Topics covered include:
* What does automated reporting mean in practice?
* Scripting analyses, tables, and charts
* Automated production of PowerPoint presentations
* Building a "cookbook" of reporting recipes
* Font choices and color palettes
* Layering storytelling onto an automated report
About the Instructor
Dr. John Ennis is president of Aigora (www.aigora.com), a consulting and coaching organization dedicated to helping market researchers prepare for the rise of artificial intelligence. As part of this preparation, Aigora provides instruction in the automation of standard work practices, including report preparation. Dr. Ennis, a Ph.D. mathematician who conducted his postdoctoral training in computational neuroscience, has 11+ years of market research consulting experience, has presented at JSM and CSP, and will have presented at SDSS by the time of CSP 2020. In addition, Dr. Ennis is the author of over 30 peer-reviewed publications and two books on quantitative market research topics. Earlier this year, Dr. Ennis branched out from the Institute for Perception to found Aigora - in his prior work, Dr. Ennis was a well-reviewed instructor at dozens of short courses covering quantitative market research, including instruction on topics within data science. In his professional work, Dr. Ennis has used tools for automated reporting for approximately five years, and he now teaches such tools to his clients operating within a variety of enterprise-level businesses.
Relevance to Conference Goals
Through participation in this course, attendees will learn to support their internal clients with well-designed and easy-to-read reports they prepare quickly and can continually improve over time, building their credibility and influence within their organizations.
Thu, Feb 20
1:30 PM - 5:30 PM
Regency D
SC7 - Building LaTeX Templates for R Markdown to Produce Branded PDF Reports
Short Course (half day)
Instructor(s): Ben Barnard, Wells Fargo
Branded reports give a clean, clear and consistent message for data science teams in an organization. We walk through the process of building a latex template distributed through an R package. We begin with a short introduction to rmarkdown and some motivating examples for using branded reports. Then, we demonstrate from scratch how one can build a minimal latex template, and distribute in a R package. We describe some best practices for branding and highlight use of ggplot2 themes to match document branding. Finally, we walk through some further uses such as parameterized reports, using the template for bookdown, and recommendation for deploying the R package at your company.
Outline & Objectives
The student should be able to walk away from this class with:
1. a general understanding of rmarkdown,
2. why it is important to have branded reports,
3. a R package with a latex template that uses their companies branding,
4. understanding of best practices in branding,
5. use of ggplot2 themes,
6 and some possible further uses for the using and distributing the template.
About the Instructor
Ben Barnard is a Data Scientist at Wells Fargo in the Team Member Insights group. Ben has a PhD from Baylor University in Statistics.
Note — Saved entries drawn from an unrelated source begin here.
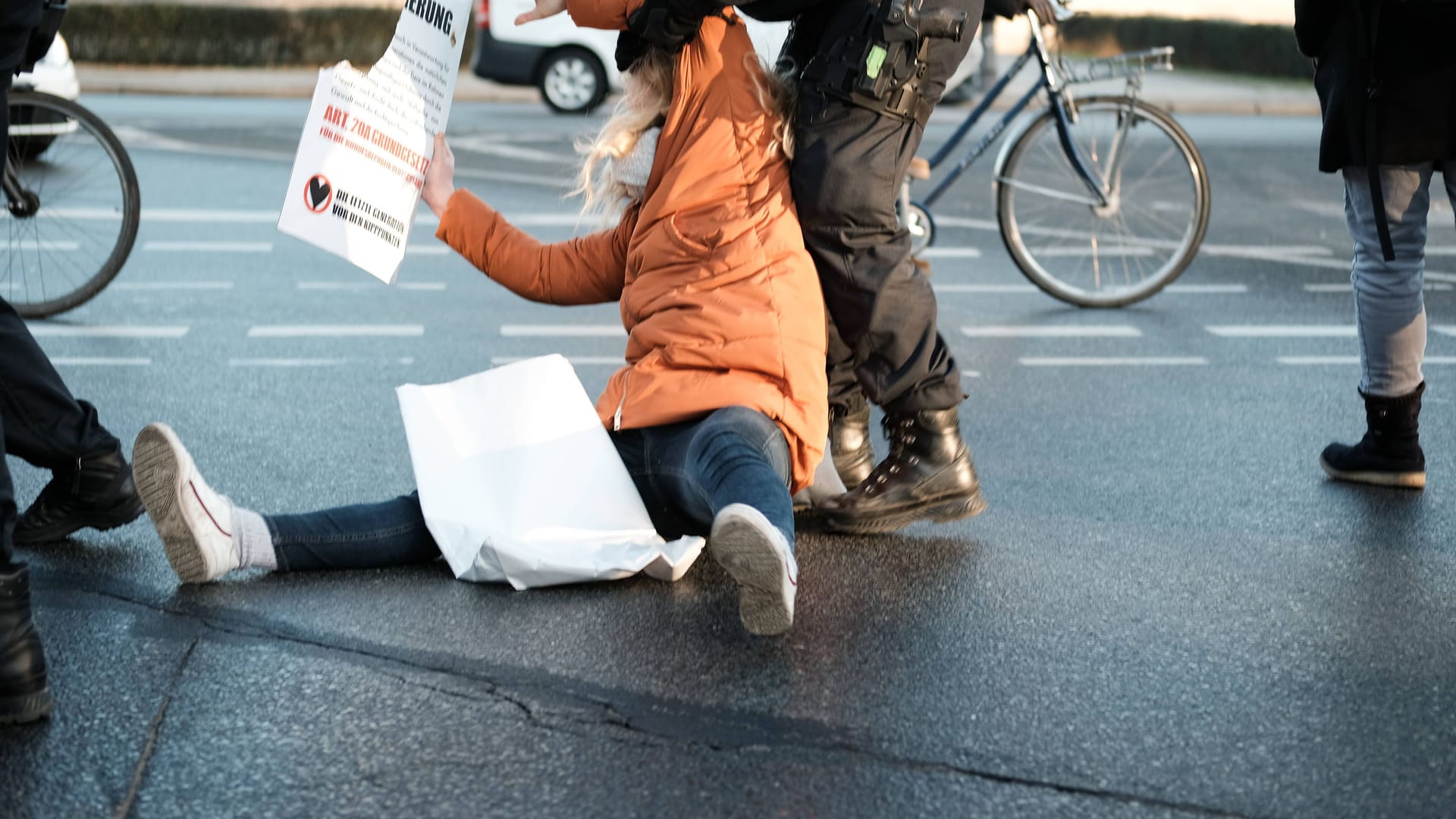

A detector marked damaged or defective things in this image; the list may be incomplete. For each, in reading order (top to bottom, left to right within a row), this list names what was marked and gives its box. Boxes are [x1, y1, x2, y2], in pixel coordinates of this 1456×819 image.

torn paper sign [275, 0, 469, 284]
crack in asphalt [65, 579, 1263, 816]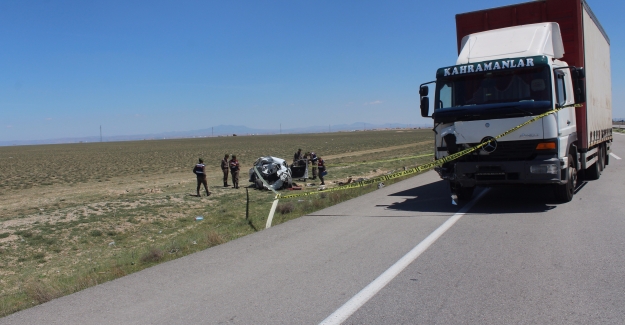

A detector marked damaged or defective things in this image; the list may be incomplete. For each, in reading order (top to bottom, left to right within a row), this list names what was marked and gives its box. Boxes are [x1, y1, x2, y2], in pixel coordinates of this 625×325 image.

crashed vehicle [249, 156, 292, 190]
overturned car [247, 155, 308, 190]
Jeff Idle is an Analytic Manager at Wells Fargo in the Team Member Insights group. Jeff leads the HR Advanced Analytics & Architecture team. Jeff is currently pursuing a MBA from the University of Minnesota's Carlson School of Management.
Relevance to Conference Goals
We stress using branded reports to communicate clean, clear and consistent messages to your audience. Communication is the most important part of Data Science since decision makers are rarely analytic experts. Branded reports bring a certain professionalism that will be greatly appreciated by administration. Building the latex templates saves time and makes sure every report comes out looking the same. Consistently branded reports allows your team to be recognized immediately by your work product.